Meditation is a contributing cause, though there are others also. Following the 8 fold path, practicing the 6 paramita's, aspiring to great bodhicitta, or whatever your practice may be, helps to accumulate merit which is absolutely necessary as well.

I think it is important to consider the different conditions of those now and those in the time of Shakyamuni Buddha also.

Mani

gugqgbyzlp 04-21-2010 04:46 AM

Quote:

Meditation is a contributing cause, though there are others also. Following the 8 fold path, practicing the 6 paramita's, aspiring to great bodhicitta, or whatever your practice may be, helps to accumulate merit which is absolutely necessary as well.
Yes, very true Mani, and also I feel that meditation can help to have a better practice of those and other teachings.

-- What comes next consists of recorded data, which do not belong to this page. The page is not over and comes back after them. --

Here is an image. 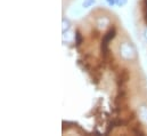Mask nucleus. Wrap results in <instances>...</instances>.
<instances>
[{"label":"nucleus","mask_w":147,"mask_h":136,"mask_svg":"<svg viewBox=\"0 0 147 136\" xmlns=\"http://www.w3.org/2000/svg\"><path fill=\"white\" fill-rule=\"evenodd\" d=\"M115 34H116L115 28H111L110 30L104 34V38H103V41H102V53H103L104 57H106L109 55V42L112 39H114Z\"/></svg>","instance_id":"nucleus-1"},{"label":"nucleus","mask_w":147,"mask_h":136,"mask_svg":"<svg viewBox=\"0 0 147 136\" xmlns=\"http://www.w3.org/2000/svg\"><path fill=\"white\" fill-rule=\"evenodd\" d=\"M75 39H76V46H80L81 42H82V35L79 31L75 32Z\"/></svg>","instance_id":"nucleus-2"},{"label":"nucleus","mask_w":147,"mask_h":136,"mask_svg":"<svg viewBox=\"0 0 147 136\" xmlns=\"http://www.w3.org/2000/svg\"><path fill=\"white\" fill-rule=\"evenodd\" d=\"M144 17H145V21H146L147 23V0H145L144 1Z\"/></svg>","instance_id":"nucleus-3"}]
</instances>
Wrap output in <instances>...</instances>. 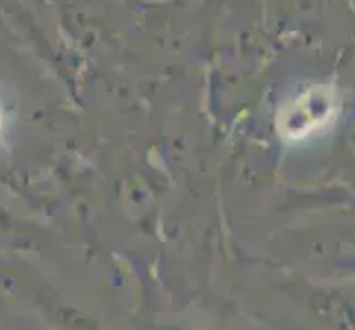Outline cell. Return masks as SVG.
Returning a JSON list of instances; mask_svg holds the SVG:
<instances>
[{"instance_id":"obj_1","label":"cell","mask_w":355,"mask_h":330,"mask_svg":"<svg viewBox=\"0 0 355 330\" xmlns=\"http://www.w3.org/2000/svg\"><path fill=\"white\" fill-rule=\"evenodd\" d=\"M331 97H324L320 91H313L307 97H302L298 104H293L285 117L280 119V132L285 130L287 139H304L307 134L318 130L327 121H331L334 106H331Z\"/></svg>"}]
</instances>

http://www.buddhismwithoutboundaries...lies/hands.gif

VZF74G0M 04-21-2010 09:04 PM

There are 3 kinds of status during practice the meditation. For example :-

From Path to Enlightenment II
URL

---------------------------------
6.7.1 Contemplation of breathing: If during contemplation of breathing one is absorbed and mindless, it is unacceptable. If one gazes at an object until consciousness is firmly fixed to the breath, it is concentration (samatha) practice. If it is mindful of the body and mind and consciousness is a knower that is separate from the known object, then it is insight (vipassanā) practice on the foundation of body. If during breathing consciousness is abstracted and mindfulness recollects it, if consciousness unknowingly gazes at breathing and mindfulness recollects it, if consciousness is happy, unhappy or indifferent and mindfulness recollects it, and if consciousness is moral or immoral and mindfulness recollects it, then these are exercises in mindfulness of the condition of Mind. They are stepping stones to mindfulness practice towards insight development on the foundation of Mind.
------------------------------------

If we don't know which kind is arising and we cling to only one kind. This is unwholesome and does not lead to Enlightenment.

http://www.buddhismwithoutboundaries...lies/hands.gif

mpegdvdclip 04-22-2010 09:21 AM

Quote:

from post #9
Thanks for the link,very good,very clear.